→ WHAT YOU SHOULD DO:
Transcribe the entries word for word, starting at the line that contains "At what distance from the lens is [327,203]?" and continuing through the last line of the entries.
Begin
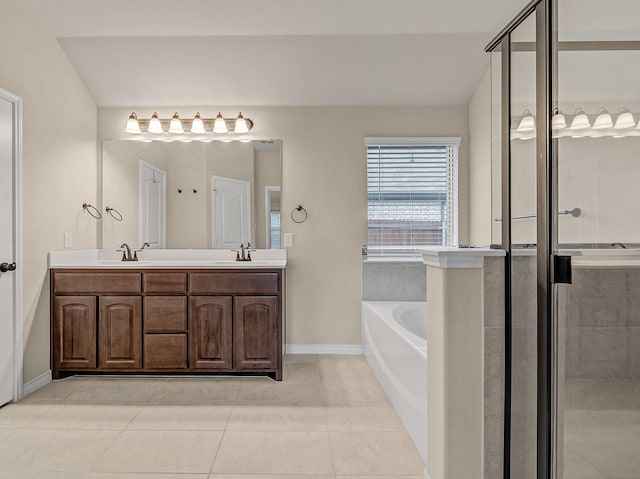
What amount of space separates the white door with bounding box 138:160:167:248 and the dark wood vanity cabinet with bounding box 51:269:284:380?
63cm

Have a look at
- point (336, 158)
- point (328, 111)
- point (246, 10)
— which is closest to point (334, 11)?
point (246, 10)

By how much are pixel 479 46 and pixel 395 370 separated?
242 centimetres

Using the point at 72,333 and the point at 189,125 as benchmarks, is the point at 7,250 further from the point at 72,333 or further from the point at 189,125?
the point at 189,125

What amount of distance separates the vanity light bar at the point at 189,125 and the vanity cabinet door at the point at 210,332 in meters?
1.47

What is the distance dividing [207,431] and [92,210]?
2220 millimetres

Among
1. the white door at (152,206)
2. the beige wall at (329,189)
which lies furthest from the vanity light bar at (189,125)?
the white door at (152,206)

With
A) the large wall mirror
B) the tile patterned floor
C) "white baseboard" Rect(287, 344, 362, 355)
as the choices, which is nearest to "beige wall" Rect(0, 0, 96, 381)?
the large wall mirror

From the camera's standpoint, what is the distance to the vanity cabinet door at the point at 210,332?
2.93 meters

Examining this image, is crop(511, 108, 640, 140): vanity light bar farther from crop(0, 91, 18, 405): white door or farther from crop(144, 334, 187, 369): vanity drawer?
crop(0, 91, 18, 405): white door

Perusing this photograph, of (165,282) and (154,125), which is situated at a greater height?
(154,125)

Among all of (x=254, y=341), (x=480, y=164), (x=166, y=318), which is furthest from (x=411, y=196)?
(x=166, y=318)

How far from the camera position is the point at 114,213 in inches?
139

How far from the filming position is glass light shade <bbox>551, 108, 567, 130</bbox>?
1.21 metres

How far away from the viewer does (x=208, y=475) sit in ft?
5.82
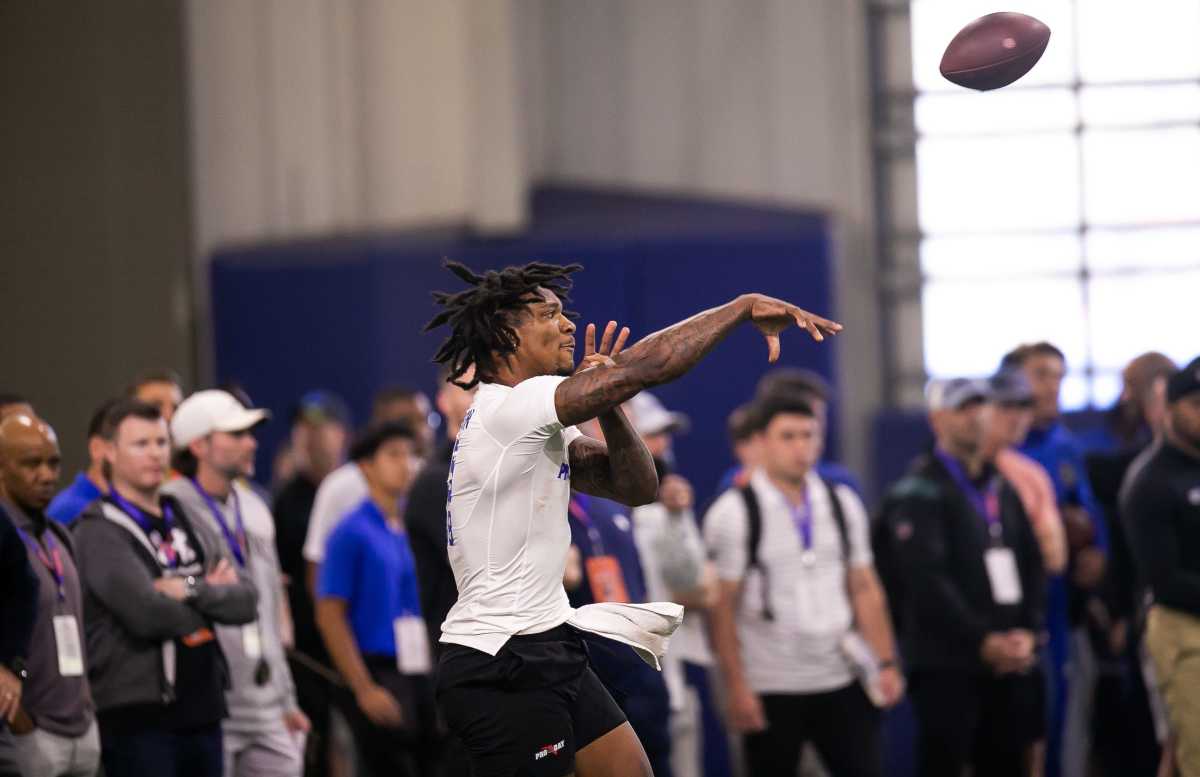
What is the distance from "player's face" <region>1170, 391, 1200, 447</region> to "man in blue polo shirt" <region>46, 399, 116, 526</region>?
3.82 metres

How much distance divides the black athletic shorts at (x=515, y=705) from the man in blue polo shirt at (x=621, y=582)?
175 centimetres

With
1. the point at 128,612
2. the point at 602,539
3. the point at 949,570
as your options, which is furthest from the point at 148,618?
the point at 949,570

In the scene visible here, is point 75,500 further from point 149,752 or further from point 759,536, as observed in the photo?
point 759,536

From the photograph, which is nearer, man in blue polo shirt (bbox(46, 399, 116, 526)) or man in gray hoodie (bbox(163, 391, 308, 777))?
man in blue polo shirt (bbox(46, 399, 116, 526))

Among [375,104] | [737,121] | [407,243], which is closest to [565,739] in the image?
[407,243]

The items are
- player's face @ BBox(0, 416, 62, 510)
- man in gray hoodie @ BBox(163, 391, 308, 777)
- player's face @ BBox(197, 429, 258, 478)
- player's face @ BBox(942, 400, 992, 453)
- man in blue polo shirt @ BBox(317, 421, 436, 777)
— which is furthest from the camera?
player's face @ BBox(942, 400, 992, 453)

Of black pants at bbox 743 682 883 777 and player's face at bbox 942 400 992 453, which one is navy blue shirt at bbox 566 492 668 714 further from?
A: player's face at bbox 942 400 992 453

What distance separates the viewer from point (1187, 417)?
6422 millimetres

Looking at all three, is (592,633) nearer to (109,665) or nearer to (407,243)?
(109,665)

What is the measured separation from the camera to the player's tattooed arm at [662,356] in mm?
3967

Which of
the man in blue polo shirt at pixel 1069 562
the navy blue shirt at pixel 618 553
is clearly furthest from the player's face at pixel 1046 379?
the navy blue shirt at pixel 618 553

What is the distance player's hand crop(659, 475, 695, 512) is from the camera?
23.8ft

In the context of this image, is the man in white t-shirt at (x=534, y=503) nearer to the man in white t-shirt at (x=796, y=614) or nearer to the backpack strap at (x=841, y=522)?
the man in white t-shirt at (x=796, y=614)

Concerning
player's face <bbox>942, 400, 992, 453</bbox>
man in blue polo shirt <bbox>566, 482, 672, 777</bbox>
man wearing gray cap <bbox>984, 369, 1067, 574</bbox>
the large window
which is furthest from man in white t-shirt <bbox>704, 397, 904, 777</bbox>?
the large window
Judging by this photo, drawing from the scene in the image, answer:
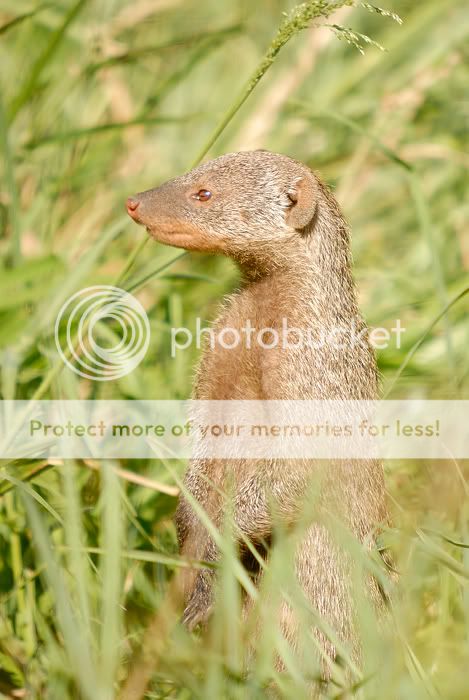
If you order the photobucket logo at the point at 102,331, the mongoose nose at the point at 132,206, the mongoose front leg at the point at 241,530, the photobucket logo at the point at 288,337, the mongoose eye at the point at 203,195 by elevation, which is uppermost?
the mongoose eye at the point at 203,195

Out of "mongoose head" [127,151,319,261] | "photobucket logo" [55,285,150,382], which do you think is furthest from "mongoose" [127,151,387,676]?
"photobucket logo" [55,285,150,382]

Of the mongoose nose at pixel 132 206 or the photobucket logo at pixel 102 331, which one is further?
the photobucket logo at pixel 102 331

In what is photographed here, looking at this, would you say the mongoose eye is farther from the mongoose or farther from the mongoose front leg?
the mongoose front leg

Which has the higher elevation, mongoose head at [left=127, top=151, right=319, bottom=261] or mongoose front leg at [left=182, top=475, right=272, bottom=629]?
mongoose head at [left=127, top=151, right=319, bottom=261]

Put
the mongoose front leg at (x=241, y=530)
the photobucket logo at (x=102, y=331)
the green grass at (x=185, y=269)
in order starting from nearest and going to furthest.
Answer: the green grass at (x=185, y=269)
the mongoose front leg at (x=241, y=530)
the photobucket logo at (x=102, y=331)

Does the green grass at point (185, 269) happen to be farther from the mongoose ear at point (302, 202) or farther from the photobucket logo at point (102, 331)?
the mongoose ear at point (302, 202)

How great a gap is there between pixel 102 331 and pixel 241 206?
0.52m

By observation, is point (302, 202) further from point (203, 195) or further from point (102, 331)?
point (102, 331)

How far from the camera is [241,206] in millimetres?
1784

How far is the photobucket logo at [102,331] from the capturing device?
2088mm

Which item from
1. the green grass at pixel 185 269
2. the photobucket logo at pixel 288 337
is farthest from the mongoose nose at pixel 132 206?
the photobucket logo at pixel 288 337

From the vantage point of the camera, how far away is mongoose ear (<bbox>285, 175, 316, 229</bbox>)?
1.75 m

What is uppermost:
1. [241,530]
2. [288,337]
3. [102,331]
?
[102,331]

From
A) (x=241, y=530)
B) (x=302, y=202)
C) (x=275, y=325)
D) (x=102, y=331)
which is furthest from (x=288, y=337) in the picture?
(x=102, y=331)
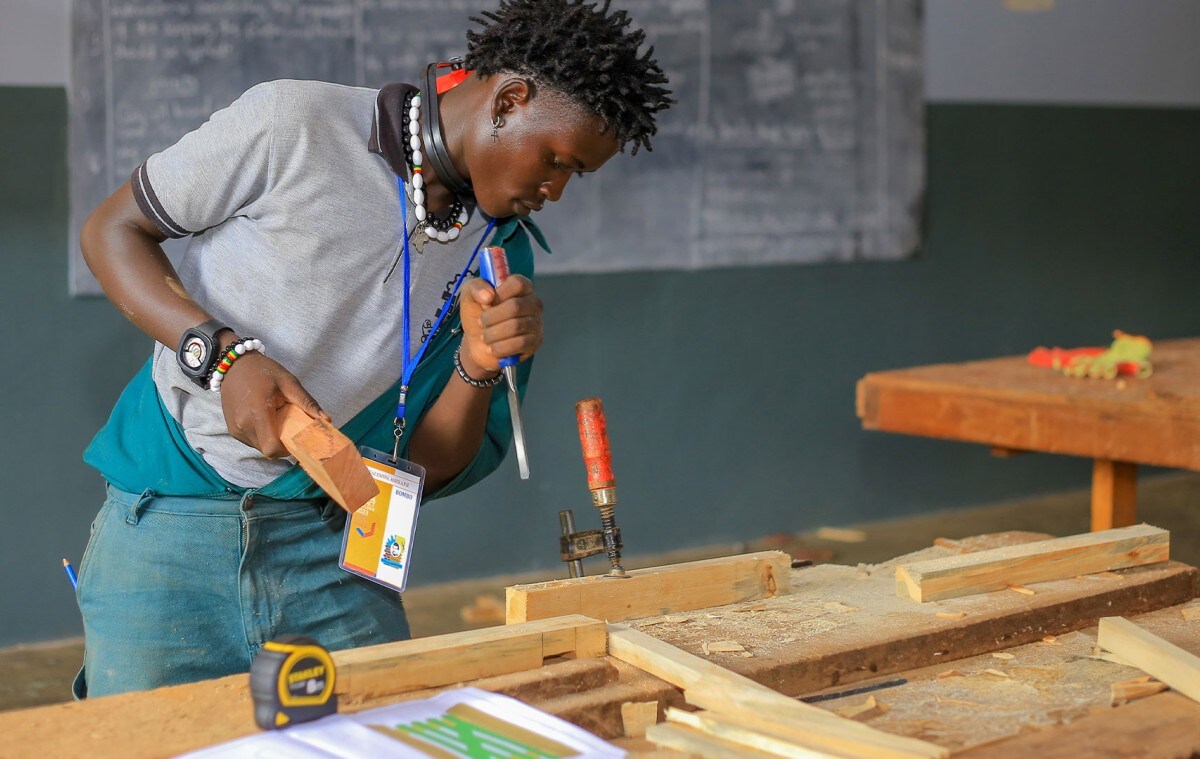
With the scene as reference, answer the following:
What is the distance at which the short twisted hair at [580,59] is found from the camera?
5.53 feet

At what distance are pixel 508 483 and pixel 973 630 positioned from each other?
3.02 m

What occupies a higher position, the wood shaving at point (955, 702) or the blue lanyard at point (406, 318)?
the blue lanyard at point (406, 318)

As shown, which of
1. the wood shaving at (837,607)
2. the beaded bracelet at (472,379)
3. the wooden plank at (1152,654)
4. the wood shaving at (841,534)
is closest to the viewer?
the wooden plank at (1152,654)

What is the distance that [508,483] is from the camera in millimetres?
4496

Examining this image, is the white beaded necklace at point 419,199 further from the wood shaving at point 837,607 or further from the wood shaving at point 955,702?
the wood shaving at point 955,702

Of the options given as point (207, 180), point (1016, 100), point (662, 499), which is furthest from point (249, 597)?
point (1016, 100)

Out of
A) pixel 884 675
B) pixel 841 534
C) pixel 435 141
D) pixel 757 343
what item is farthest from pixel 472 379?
pixel 841 534

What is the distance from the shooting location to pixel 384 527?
182 cm

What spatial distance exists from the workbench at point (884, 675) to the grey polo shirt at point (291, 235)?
516 mm

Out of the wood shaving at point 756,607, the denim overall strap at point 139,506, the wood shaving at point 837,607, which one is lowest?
the wood shaving at point 756,607

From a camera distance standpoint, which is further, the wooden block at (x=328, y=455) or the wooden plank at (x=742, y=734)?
the wooden block at (x=328, y=455)

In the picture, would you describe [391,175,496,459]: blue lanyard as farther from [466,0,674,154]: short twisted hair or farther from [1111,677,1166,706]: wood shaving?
[1111,677,1166,706]: wood shaving

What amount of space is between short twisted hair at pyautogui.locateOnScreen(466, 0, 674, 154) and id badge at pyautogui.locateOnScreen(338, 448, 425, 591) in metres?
0.58

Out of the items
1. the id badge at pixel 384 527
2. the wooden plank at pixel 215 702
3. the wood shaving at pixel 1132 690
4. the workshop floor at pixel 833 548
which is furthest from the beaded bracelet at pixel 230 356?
the workshop floor at pixel 833 548
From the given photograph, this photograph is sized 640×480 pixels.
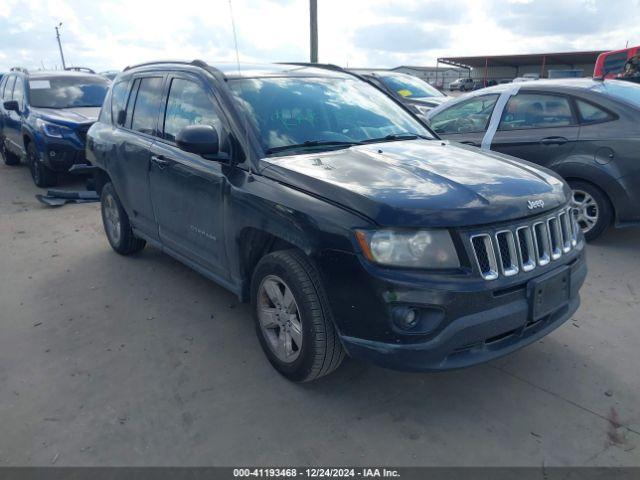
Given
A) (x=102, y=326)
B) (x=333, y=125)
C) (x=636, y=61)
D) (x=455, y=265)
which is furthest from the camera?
(x=636, y=61)

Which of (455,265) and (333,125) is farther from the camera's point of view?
(333,125)

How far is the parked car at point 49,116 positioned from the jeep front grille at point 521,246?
743 centimetres

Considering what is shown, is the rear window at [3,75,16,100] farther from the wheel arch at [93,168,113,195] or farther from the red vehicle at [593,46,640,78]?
the red vehicle at [593,46,640,78]

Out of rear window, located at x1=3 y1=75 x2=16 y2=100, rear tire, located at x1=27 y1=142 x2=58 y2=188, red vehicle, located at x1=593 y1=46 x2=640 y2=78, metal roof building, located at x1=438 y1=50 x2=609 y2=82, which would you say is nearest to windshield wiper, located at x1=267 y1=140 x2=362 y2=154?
rear tire, located at x1=27 y1=142 x2=58 y2=188

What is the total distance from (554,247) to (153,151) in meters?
3.02

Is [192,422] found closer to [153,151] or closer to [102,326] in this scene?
[102,326]

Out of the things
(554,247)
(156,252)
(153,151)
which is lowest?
(156,252)

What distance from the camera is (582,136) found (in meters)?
5.12

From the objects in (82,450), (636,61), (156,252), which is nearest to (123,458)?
(82,450)

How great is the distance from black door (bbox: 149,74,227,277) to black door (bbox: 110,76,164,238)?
169 mm

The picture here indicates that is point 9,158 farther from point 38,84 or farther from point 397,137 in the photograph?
point 397,137

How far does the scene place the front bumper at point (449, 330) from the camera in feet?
7.80

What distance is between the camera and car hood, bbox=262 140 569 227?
2.44 meters

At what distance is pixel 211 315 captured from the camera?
158 inches
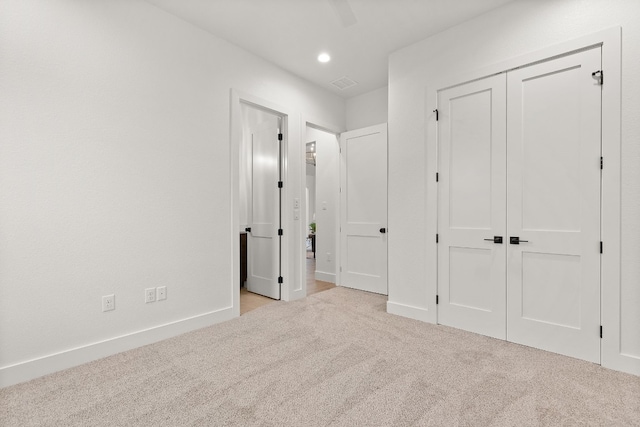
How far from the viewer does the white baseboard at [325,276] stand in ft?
16.6

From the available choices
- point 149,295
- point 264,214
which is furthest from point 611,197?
point 149,295

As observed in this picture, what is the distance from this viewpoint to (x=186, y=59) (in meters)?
2.93

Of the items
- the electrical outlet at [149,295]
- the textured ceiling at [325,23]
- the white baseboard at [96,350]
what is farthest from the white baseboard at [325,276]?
the textured ceiling at [325,23]

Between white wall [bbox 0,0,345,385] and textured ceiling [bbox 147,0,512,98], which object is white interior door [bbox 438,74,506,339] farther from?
→ white wall [bbox 0,0,345,385]

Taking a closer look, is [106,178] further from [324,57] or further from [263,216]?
[324,57]

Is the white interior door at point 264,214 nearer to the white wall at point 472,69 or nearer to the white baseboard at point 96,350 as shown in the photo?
the white baseboard at point 96,350

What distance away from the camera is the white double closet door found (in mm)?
2338

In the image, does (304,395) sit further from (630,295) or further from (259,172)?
(259,172)

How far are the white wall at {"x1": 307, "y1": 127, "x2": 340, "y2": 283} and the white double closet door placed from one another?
214 cm

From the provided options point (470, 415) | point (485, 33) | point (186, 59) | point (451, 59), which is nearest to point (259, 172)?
point (186, 59)

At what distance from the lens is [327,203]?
5.18 metres

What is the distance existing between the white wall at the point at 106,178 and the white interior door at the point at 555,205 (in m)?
End
→ TASK RESULT:
At what distance from the lens is [327,203]?
5.18 metres

What is the distance existing between the white wall at the point at 106,178 and the white interior door at the point at 555,205 (in m)?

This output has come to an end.